Häufig gestellte Fragen
Wird CVE-2025-9377 aktiv ausgenutzt?
Ja, die CISA hat CVE-2025-9377 in den KEV-Katalog (Known Exploited Vulnerabilities) aufgenommen und damit die aktive Ausnutzung bestaetigt. Die Behebungsfrist wurde auf den 24. September 2025 festgelegt. Der EPSS-Score von 15.6 % platziert diese Schwachstelle im 95. Perzentil, was auf eine sehr hohe Ausnutzungswahrscheinlichkeit hinweist.
Welche Produkte sind von CVE-2025-9377 betroffen?
Betroffen sind der TP-Link Archer C7(EU) V2 und der TP-Link TL-WR841N/ND(MS) V9 mit Firmware-Versionen vor 241108. Beide Produkte haben den End-of-Life-Status erreicht.
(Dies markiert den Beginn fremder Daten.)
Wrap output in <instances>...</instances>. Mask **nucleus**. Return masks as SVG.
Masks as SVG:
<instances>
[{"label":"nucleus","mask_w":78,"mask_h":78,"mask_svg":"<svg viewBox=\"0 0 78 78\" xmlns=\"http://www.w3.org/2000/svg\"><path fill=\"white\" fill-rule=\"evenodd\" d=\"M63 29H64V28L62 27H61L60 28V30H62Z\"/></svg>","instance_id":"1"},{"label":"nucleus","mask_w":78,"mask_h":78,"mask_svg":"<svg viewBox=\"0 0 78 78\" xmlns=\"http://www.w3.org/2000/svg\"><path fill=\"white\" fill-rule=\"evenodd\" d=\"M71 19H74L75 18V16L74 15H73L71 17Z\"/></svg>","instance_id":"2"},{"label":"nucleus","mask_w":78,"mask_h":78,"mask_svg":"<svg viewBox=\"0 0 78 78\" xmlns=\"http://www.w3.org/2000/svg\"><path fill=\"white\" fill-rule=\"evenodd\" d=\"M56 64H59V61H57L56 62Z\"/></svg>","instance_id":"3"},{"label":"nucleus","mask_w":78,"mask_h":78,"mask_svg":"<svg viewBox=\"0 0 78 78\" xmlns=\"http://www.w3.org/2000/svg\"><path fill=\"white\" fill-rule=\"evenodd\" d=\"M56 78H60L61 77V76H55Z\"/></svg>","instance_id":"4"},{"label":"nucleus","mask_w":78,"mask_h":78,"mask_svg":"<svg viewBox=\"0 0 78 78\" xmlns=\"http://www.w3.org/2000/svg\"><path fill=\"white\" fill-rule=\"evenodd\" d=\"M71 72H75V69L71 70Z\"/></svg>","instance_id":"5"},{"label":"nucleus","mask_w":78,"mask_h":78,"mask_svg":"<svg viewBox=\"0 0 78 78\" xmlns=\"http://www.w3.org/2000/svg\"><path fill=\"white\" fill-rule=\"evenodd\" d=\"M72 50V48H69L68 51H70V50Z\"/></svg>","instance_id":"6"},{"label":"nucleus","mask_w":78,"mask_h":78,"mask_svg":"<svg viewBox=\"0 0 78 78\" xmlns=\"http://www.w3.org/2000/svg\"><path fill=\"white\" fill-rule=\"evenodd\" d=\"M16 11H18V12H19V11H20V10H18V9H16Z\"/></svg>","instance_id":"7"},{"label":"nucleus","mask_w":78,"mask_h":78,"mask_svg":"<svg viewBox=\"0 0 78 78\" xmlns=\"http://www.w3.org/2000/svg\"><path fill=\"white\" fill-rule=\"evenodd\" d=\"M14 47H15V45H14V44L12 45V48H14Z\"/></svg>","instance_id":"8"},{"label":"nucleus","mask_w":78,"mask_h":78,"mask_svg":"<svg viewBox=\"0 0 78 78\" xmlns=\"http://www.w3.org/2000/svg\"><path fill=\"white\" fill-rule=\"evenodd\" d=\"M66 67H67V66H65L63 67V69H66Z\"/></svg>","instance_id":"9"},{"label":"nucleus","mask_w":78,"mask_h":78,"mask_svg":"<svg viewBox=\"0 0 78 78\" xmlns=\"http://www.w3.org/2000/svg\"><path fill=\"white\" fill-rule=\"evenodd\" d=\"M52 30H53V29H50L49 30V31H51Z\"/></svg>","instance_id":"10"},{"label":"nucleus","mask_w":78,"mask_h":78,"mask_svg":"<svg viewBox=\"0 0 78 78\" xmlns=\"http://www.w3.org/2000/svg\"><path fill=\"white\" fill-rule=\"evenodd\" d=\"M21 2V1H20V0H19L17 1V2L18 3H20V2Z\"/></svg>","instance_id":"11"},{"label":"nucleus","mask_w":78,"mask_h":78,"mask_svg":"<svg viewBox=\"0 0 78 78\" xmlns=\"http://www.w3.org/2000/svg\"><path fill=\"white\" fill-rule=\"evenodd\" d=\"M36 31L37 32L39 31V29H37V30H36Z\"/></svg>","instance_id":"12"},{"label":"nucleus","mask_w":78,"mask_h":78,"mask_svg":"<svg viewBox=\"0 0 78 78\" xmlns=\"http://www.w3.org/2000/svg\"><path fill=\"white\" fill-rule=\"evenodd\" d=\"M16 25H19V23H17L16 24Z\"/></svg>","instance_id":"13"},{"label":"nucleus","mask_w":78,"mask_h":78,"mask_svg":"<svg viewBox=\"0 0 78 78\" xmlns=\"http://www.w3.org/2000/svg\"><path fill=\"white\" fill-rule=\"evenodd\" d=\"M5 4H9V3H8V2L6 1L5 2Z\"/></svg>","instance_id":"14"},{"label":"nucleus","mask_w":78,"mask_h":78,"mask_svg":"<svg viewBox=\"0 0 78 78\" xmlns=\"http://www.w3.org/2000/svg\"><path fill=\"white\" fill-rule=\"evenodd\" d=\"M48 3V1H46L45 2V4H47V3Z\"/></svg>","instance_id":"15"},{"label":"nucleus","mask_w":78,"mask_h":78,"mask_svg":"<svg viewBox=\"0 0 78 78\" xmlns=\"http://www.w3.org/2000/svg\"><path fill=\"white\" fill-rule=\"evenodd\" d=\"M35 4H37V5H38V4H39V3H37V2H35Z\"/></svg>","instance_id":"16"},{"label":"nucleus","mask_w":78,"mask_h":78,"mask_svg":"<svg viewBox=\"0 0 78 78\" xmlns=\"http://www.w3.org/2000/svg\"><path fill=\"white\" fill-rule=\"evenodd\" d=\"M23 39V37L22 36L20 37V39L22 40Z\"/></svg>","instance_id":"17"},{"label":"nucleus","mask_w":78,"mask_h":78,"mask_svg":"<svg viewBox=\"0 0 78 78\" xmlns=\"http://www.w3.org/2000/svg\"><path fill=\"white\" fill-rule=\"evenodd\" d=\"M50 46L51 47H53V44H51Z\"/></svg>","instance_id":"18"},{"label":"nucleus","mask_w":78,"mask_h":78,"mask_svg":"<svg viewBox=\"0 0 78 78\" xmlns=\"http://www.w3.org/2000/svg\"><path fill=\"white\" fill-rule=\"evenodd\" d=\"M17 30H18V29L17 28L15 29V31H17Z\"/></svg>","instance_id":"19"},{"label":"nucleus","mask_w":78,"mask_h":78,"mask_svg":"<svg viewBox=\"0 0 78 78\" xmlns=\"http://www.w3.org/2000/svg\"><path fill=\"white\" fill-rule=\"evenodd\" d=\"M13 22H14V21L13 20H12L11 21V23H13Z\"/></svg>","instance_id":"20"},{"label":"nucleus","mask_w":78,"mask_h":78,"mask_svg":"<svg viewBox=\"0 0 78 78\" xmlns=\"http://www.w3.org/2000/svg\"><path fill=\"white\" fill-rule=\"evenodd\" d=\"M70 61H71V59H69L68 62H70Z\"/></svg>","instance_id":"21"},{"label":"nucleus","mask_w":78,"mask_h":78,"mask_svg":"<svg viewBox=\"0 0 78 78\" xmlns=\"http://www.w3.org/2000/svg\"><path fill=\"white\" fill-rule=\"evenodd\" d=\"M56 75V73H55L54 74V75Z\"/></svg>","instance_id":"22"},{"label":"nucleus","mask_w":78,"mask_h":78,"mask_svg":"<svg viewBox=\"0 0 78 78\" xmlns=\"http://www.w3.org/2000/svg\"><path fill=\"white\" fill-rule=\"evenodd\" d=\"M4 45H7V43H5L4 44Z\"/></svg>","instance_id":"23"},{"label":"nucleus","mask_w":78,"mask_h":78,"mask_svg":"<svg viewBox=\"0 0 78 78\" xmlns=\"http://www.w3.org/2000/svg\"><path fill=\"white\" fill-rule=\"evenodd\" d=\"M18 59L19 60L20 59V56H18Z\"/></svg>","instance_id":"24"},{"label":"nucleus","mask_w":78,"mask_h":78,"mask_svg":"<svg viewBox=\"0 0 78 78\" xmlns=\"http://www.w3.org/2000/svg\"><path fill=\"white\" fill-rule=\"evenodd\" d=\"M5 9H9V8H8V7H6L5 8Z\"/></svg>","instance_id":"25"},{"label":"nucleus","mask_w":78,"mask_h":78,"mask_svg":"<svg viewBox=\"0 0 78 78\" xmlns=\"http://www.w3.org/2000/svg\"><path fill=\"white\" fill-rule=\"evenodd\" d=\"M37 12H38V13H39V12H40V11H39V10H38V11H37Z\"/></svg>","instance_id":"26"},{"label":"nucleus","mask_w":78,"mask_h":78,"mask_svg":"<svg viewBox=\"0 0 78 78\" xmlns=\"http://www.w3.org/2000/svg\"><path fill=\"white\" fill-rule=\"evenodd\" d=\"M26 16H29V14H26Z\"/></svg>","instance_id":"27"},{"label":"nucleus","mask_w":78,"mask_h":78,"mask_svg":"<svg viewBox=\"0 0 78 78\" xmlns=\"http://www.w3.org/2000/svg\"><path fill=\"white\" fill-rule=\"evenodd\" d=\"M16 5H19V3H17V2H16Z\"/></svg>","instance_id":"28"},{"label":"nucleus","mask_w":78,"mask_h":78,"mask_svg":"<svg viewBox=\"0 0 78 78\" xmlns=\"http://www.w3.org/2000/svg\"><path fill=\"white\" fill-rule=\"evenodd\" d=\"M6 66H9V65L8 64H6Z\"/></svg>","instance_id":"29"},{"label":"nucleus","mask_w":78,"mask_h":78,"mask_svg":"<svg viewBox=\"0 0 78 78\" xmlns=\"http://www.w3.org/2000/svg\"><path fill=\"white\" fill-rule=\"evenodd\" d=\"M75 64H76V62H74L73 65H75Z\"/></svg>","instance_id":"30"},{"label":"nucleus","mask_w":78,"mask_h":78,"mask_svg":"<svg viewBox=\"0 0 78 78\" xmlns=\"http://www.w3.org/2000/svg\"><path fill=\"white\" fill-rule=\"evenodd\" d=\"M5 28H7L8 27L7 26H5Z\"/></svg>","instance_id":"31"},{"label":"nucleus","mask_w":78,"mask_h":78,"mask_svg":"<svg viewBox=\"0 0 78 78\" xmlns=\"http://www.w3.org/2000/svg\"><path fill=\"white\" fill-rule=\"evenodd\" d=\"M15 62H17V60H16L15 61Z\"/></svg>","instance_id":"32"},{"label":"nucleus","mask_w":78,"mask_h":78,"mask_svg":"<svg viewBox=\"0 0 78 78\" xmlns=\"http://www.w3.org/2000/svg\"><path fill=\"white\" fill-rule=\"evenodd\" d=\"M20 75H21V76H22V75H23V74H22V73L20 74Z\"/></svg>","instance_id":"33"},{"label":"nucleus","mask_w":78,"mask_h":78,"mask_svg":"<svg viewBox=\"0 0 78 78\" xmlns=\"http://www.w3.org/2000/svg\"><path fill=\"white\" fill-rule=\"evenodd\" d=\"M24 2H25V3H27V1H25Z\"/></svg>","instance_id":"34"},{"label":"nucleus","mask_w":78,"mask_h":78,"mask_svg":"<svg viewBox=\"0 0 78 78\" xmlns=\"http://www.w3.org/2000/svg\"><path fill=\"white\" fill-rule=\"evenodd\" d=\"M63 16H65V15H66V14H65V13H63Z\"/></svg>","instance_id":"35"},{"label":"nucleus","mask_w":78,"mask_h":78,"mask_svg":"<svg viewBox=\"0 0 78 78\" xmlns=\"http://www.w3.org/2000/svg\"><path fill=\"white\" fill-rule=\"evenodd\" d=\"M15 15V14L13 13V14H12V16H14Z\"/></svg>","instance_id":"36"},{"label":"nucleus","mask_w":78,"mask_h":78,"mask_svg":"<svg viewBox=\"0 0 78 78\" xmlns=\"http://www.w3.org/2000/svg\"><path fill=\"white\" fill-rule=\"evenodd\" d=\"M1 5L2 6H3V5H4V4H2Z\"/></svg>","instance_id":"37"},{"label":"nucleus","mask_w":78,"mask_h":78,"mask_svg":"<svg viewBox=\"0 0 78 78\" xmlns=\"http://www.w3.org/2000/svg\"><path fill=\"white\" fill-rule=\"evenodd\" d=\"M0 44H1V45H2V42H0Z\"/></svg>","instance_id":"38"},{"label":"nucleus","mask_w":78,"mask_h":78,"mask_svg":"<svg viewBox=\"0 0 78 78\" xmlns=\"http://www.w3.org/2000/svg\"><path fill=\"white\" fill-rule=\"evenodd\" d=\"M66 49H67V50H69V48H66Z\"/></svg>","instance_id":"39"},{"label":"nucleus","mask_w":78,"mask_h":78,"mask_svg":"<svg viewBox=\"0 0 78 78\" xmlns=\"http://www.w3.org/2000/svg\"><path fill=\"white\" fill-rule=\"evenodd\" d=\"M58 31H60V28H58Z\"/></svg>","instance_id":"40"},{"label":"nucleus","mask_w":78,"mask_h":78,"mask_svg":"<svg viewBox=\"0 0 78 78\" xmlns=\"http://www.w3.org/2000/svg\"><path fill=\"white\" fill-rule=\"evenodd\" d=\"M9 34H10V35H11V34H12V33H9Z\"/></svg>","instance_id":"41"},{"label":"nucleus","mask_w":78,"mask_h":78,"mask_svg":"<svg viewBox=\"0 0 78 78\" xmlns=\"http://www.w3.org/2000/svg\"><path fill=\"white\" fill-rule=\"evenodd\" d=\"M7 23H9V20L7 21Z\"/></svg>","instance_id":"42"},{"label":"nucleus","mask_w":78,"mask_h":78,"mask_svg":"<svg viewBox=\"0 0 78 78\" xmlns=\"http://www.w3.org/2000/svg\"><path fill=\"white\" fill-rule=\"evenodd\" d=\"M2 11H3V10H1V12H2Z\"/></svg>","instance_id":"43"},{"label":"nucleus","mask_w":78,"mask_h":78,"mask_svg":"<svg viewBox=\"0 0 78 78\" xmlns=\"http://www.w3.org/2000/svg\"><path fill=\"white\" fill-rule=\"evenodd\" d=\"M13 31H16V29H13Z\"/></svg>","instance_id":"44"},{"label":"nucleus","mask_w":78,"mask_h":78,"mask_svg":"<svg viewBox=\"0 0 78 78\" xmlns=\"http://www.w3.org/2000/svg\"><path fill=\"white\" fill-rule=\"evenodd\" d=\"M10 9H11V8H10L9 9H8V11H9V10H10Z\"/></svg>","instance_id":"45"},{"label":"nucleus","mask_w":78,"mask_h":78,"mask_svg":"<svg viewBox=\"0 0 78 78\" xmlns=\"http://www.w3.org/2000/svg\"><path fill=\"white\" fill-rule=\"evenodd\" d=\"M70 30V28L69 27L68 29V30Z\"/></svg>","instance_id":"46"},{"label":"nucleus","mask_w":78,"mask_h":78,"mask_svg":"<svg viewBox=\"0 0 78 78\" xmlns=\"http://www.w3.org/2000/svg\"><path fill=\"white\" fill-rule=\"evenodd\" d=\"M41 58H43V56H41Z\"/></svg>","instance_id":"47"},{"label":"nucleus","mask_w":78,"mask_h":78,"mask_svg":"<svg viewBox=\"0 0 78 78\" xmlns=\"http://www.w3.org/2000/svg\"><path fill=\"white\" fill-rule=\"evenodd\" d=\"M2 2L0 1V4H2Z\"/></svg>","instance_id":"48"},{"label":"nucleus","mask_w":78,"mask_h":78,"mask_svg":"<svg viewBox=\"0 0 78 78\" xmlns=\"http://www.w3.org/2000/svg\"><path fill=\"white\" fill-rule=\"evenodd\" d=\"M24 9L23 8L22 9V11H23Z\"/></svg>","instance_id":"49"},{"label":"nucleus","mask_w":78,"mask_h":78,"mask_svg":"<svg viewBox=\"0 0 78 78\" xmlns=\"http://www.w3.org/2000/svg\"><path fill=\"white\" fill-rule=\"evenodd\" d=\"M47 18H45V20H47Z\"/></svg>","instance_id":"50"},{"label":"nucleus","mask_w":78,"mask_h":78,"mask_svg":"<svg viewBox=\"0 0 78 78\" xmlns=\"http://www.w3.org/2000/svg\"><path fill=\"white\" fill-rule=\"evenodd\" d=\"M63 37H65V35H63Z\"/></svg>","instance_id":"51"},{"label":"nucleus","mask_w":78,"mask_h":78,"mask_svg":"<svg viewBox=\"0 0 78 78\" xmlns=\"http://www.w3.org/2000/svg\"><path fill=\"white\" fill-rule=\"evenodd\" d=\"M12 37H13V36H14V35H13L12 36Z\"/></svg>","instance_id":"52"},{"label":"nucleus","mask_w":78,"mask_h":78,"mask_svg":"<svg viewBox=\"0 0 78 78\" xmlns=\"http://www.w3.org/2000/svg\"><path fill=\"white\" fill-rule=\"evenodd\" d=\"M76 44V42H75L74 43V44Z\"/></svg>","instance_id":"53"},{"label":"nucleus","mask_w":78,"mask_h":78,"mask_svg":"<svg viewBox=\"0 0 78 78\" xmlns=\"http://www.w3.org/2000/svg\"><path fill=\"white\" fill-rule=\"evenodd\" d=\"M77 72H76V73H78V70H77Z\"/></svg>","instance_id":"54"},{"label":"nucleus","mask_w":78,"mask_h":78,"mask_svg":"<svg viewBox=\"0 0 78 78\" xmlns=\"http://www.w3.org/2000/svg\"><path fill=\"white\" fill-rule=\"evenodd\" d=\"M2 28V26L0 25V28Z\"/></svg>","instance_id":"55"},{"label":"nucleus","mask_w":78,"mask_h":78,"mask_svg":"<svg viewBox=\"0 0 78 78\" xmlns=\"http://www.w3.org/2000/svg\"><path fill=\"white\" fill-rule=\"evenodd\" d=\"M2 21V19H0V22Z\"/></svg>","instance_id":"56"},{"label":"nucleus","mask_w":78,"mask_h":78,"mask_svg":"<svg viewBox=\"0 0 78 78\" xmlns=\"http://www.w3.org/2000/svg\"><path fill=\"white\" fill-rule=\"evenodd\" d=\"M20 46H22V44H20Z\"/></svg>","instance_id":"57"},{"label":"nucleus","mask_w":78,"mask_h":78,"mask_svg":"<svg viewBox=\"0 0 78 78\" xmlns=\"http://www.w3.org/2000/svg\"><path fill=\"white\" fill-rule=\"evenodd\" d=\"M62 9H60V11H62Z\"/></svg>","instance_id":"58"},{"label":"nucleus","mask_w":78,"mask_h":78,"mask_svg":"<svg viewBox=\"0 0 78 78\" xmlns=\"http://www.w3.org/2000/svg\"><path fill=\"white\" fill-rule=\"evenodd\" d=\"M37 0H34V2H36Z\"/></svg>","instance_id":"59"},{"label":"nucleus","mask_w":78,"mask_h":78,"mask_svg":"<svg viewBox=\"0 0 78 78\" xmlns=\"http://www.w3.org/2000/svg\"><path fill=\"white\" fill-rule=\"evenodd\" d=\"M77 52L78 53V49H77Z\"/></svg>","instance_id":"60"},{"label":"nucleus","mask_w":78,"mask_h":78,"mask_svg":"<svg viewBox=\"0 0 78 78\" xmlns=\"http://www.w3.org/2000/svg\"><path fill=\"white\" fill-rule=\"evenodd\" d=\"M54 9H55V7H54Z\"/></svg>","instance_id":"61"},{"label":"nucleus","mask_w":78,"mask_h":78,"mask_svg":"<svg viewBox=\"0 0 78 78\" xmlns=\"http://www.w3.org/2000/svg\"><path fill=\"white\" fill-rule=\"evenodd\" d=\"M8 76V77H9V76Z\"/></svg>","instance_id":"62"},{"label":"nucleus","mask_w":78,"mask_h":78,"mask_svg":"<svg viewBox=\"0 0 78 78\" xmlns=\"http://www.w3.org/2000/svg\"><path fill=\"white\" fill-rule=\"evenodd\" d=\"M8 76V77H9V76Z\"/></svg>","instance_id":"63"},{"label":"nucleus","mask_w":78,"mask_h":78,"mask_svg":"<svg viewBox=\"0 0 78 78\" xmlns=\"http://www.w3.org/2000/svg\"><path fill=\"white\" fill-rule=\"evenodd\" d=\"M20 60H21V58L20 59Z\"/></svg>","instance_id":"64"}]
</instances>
TP-Link empfiehlt den Kauf neuerer Router-Modelle, bietet jedoch auch Patches fuer bestehende Installationen an.
Wie behebe ich CVE-2025-9377?
Installieren Sie umgehend die Firmware-Version 241108 oder neuer ueber die TP-Link Support-Seite. Da die Geraete EOL sind, sollten Sie langfristig auf aktuelle Router-Modelle migrieren. Als Sofortmassnahme beschraenken Sie den Administratorzugang auf vertrauenswuerdige IP-Adressen und deaktivieren Sie die Remote-Administration.
Wie schwerwiegend ist CVE-2025-9377?
CVE-2025-9377 wird mit einem CVSS v3.1-Score von 7.2 als HIGH eingestuft. Die Schwachstelle erfordert zwar Administratorzugang, ermoeglicht aber die vollstaendige Uebernahme des Routers durch OS Command Injection. Der EPSS-Score von 15.6 % (95. Perzentil) zeigt, dass die Schwachstelle aktiv und haeufig ausgenutzt wird.